## What you should do
Going down the data below, set down exactly the line with "18K Sapphire Diamond Cocktail Ring" and each line after it through the line with "1. v1 ASD and"; no other lines.

## Records provided
• • •

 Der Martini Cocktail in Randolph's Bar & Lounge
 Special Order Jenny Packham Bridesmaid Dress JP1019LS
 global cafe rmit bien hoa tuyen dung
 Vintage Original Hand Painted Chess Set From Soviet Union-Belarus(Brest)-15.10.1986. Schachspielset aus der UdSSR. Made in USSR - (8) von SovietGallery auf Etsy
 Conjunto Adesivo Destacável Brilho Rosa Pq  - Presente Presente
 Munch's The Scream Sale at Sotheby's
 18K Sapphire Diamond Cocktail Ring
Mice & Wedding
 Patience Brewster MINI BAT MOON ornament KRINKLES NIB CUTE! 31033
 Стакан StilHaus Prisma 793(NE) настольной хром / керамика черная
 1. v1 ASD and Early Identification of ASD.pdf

• • •

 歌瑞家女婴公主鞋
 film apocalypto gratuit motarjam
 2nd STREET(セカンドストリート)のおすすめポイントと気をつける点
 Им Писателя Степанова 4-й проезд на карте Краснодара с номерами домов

• • •

## Worked solution
 18K Sapphire Diamond Cocktail Ring
Mice & Wedding
 Patience Brewster MINI BAT MOON ornament KRINKLES NIB CUTE! 31033
 Стакан StilHaus Prisma 793(NE) настольной хром / керамика черная
 1. v1 ASD and Early Identification of ASD.pdf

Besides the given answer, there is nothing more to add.